Actually, small businesses are not the only organizations facing these new challenges. Larger meat and poultry operations, as well as companies in virtually every industry and kind of business, are exposed to the same possible new regulations if they are privately held and not publicly traded. The threats come in the form of proposed changes in estate tax regulations.
The US Dept. of the Treasury has proposed new estate tax rulemaking and regulations under Section 2704 of the Internal Revenue Code. They would permanently change estate planning for families that own a controlling interest in a privately held business. The proposal is one of the most sweeping changes in estate tax policies in the past 25 years, and could be detrimental to businesses that employ millions of workers throughout the nation. The rules would impose significant new tax costs on family owned businesses, diverting capital from business investment, costing jobs, and threatening the ability of families to pass businesses on to the next generation of owners.

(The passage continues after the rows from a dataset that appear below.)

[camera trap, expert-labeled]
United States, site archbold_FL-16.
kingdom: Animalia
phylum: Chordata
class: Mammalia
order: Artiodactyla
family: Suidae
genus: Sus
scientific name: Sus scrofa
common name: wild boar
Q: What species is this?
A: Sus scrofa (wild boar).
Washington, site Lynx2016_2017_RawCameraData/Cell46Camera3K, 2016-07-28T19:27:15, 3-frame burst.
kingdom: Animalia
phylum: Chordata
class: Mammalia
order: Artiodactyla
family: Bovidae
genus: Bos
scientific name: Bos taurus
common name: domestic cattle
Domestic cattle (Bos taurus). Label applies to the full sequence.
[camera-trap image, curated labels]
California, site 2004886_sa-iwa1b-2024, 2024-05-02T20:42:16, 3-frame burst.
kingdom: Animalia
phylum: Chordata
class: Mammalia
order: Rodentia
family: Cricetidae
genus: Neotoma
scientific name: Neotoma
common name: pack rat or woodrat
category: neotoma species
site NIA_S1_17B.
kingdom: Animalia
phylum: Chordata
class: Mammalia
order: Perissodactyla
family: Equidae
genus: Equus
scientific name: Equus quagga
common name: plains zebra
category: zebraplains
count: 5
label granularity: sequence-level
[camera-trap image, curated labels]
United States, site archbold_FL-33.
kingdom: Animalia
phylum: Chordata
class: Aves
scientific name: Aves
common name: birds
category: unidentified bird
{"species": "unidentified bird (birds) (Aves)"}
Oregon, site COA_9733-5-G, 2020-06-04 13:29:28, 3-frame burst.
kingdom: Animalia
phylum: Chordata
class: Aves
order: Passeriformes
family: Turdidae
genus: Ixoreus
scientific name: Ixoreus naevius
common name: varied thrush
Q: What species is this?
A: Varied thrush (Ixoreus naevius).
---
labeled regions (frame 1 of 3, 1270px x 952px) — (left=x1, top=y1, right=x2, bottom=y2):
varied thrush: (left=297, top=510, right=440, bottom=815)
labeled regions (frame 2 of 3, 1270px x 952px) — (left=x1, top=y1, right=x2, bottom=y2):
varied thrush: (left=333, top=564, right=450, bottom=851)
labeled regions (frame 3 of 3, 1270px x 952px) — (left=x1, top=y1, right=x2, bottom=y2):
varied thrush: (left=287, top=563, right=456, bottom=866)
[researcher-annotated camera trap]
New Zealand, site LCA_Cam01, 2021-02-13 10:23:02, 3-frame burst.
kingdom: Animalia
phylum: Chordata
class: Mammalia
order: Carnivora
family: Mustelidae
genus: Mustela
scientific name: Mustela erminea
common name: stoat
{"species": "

These proposed regulations would mean increased estate taxes on the death of owners of family businesses, including meat and poultry processing companies, possibly causing them to liquidate the business or sell big pieces of the business to outsiders. A tactic to pass on businesses to the next and future generation, called “valuation discounts,” would be eliminated by these new rules. Instead of selling the business at a discounted amount, say 35 percent, which makes it feasible to get the business down to the next generation already operating it, by waiting until the business owner dies, the business would be taxed at the full value.
This isn’t the first time the government has tried to raise more money this way. One of the few positive advantages that family owned businesses and privately held companies have going for them – as opposed to the built-in advantages large corporations have by being financed by shareholders and stockholders – is that they can pass those businesses on to future generations, who have vested interests in their company’s success.
If they go into effect as a result of the Treasury Dept.’s rulemaking, these new estate-tax regulations would eliminate or greatly reduce the marketability of smaller businesses, effectively discouraging families from continuing to operate or grow their companies and pass them on to future generations. Business owners could be forced into selling land or cattle or parts of their plants in order to pay the tax, and in some cases are completely forced out of business. Critics of the proposal believe the Obama Administration is actually causing unnecessary economic harm to family businesses – and to the American economy.
During the Presidential campaign, Donald Trump proposed ending the estate tax, which would remove the regulations that hurt small or privately-held business, and increase the economic output of business. Hillary Clinton proposed reducing the estate tax exemption and slightly increasing its rate, from 40 percent to 45 percent, which would increase the incentives of the tax, reduce the economic output of business, but also increase the revenues from the tax. Not that much revenue comes from it anyway – less than one percent of federal revenue. Analysts point out that the estate tax is one of the most economically harmful taxes, per dollar of revenue actually raised.
One thing there’s no doubt about, even if meat and poultry processors and producers, as well as other family and privately held businesses are able to fight off these proposed regulations by contacting Congress, estate lawyers are going to see their own hike in new business, like four years ago, when everyone thought the $5 million federal estate tax exemption might be cut down to $1 million. To avoid that, business owners made big lifetime wealth transfers to heirs up to the high exemption amount. It will be interesting to see what happens this time around.